The actual function of CD133 is just emerging, and until recently, an implication in the determination of haematopoietic stem cells (HSCs) and neuroepithelial progenitors was the only known role [
17]. Most recent publications reported on the association of CD133 with Src kinase [
18], which is instrumental in tumour initiation and during transition from an epithelial to a mesenchymal phenotype (EMT) [
11]. In the present study, we demonstrate a potential for CD133 to induce a tumour-initiating phenotype in cells endowed with very low tumourigenicity. Tumour seeding frequency in CD133
high HEK293 cells was leastwise 1,000-fold higher than in CD133
low counterparts, although the cellular and morphologic features of these cells were indistinguishable in vitro. Especially, no traits of EMT were observed in these cells, including unchanged expression levels of typical EMT markers such as vimentin, N-cadherin, or smooth muscle actin (data not shown).

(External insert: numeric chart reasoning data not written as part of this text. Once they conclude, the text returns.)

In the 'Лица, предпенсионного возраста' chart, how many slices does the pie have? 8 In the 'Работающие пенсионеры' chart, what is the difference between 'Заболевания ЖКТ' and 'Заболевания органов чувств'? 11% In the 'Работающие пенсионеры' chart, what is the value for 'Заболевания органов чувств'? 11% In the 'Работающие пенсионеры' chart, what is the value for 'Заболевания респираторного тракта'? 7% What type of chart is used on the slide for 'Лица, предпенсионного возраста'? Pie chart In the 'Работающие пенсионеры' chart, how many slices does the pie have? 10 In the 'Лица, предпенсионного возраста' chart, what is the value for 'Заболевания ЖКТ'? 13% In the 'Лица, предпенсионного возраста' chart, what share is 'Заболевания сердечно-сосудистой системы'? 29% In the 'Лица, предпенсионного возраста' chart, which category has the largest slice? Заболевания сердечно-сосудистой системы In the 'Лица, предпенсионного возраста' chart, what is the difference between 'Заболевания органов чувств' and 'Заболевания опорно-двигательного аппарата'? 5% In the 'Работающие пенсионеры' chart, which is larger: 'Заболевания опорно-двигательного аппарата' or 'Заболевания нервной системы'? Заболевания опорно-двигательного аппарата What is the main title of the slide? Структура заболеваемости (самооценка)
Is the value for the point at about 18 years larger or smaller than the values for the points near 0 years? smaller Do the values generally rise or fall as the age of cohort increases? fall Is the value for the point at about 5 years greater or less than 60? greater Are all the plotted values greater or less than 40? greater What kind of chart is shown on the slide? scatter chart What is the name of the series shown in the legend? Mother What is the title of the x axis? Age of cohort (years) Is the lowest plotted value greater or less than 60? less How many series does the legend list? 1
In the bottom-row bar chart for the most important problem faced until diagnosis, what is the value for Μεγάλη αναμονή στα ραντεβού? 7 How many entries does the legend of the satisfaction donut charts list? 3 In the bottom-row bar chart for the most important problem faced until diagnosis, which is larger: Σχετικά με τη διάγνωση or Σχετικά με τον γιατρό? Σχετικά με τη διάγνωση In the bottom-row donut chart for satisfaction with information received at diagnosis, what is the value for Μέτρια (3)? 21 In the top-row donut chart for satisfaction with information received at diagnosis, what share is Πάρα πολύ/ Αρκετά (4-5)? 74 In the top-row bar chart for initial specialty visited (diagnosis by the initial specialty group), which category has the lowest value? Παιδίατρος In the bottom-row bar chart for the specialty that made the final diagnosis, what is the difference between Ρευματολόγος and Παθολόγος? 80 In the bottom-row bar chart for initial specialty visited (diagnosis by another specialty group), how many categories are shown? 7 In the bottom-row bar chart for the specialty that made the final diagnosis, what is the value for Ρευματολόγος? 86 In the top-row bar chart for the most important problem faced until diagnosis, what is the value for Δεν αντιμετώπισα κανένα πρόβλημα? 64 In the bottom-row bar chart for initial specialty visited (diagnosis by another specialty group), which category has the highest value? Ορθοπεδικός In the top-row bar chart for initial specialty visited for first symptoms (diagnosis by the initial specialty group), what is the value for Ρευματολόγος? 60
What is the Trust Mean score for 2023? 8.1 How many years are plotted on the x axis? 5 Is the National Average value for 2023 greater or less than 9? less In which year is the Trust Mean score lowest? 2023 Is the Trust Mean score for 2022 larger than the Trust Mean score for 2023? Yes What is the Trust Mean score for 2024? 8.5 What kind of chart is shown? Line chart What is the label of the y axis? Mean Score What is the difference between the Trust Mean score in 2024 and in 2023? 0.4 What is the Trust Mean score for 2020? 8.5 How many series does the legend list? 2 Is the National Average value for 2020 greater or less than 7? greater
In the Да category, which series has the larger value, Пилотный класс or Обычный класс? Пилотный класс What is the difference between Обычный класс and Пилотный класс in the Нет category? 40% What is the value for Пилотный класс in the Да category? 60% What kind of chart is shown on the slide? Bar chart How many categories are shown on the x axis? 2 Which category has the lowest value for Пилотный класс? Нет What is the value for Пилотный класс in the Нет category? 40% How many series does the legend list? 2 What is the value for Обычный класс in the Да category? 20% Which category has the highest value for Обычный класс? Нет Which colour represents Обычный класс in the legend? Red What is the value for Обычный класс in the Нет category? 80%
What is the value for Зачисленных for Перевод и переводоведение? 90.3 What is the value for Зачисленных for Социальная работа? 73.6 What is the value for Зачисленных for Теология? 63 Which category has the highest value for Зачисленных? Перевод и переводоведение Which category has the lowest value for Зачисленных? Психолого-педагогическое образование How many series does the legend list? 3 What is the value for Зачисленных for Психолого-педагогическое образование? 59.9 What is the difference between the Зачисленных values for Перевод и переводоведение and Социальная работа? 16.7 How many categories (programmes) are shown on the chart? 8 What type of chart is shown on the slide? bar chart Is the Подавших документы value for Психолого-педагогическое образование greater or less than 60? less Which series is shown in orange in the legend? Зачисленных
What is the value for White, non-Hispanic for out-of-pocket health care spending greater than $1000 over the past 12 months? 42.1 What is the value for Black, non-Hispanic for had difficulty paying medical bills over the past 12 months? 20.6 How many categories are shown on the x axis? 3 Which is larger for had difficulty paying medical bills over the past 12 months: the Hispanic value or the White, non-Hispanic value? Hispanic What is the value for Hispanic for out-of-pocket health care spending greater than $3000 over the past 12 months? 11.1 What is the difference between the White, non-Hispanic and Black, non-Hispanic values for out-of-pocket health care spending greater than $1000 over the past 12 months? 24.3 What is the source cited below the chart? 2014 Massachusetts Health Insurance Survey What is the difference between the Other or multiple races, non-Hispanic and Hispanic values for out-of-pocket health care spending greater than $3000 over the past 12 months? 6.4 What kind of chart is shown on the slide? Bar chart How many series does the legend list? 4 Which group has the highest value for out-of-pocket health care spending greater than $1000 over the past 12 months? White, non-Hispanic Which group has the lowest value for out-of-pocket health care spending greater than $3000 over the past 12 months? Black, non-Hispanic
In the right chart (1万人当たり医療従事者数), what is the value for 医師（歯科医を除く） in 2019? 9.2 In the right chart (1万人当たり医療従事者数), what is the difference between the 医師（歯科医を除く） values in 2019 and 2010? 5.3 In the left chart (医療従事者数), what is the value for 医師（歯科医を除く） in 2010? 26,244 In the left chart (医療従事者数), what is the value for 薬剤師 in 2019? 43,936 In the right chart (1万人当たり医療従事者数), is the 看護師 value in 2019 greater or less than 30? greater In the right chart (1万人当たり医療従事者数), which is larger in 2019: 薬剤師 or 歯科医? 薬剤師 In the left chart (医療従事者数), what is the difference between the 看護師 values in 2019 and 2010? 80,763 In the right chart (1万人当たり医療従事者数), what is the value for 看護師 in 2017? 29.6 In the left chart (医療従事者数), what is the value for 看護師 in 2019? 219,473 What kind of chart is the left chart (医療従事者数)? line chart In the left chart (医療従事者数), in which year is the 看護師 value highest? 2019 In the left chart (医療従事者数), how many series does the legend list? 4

This lack of difference between CD133
high and CD133
low cells in vitro is perfectly in accordance with previous reports on the knock-down of CD133 in colon carcinoma CaCo-2 cells, which was likewise without any measurable outcome in vitro [
19,
20]. From their results, Horst et al. [
19,
20] deduced a lack of function for CD133 in the regulation or induction of a TIC phenotype in vitro. The impact of CD133 on the tumour seeding capacity however suggests that it is important for the survival and/or regulation of tumour-seeding cells in the in vivo context. For example, anchorage-independent growth and/or communication with the microenvironment could account for differences between results from in vitro and in vivo studies. An involvement of CD133 in the cell-to-cell communication of HSCs and mesenchymal stem cells (MSCs) has been reported [
21]. Migratory HSCs display a polarised localisation of CD133 at a rear part of the cell, a structure termed uropod, which is uplifted and does not contact the layer of MSCs beneath. Upon contact of the uropod with MSCs, HSCs become more sessile and cease migration [
21]. Potential ligands of CD133 on MSCs or other cell types of the microenvironment have as yet not been explored, although they appear of great interest for the understanding of CD133's role in the communication of stem cells with their niche. Similar to HSCs, CD133 might serve tumourigenic cells as a means of contact and communication with the microenvironment in vivo, thus providing them with the capacity to interact and engraft. Accordingly, CD133
+/CD24
+ marked clonogenic TICs derived from single colon carcinoma cells in spheroid cultures or limiting dilutions [
22]. CD133
+/CD24
+ cells possessed a multilineage differentiation potential, both in vitro and in vivo, while CD133
− cells did not. Interestingly, stromal cells in tumours generated upon xenotransplantation of CD133
+/CD24
+ cells were derived from the host and did not originate from CD133
+/CD24
+ tumour cells, hence indicating that CD133 might also be required for the proper communication of tumour cells and cells of the host's microenvironment [
22].
In summary, CD133 has the potential to induce a tumour-initiating phenotype in low tumourigenic HEK293 cells in vivo. Since these results are descriptive only, future research will aim at the elucidation of molecular mechanisms of CD133-induced tumourigenicity, its putative role in the formation of metastases, which could be linked to interactions with Src kinase, and potentially pinpoint novel therapeutic intervention options.